EXERCISE PROMPT ::
Rewrite the material below, swapping "point of capture" for "camera position" and leaving every other word as it is.

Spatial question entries

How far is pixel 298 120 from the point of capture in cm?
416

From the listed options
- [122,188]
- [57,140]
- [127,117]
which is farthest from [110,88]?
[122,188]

THE SOLUTION ::
How far is pixel 298 120 from the camera position in cm?
416

From the listed options
- [122,188]
- [57,140]
- [127,117]
which is farthest from [110,88]?
[122,188]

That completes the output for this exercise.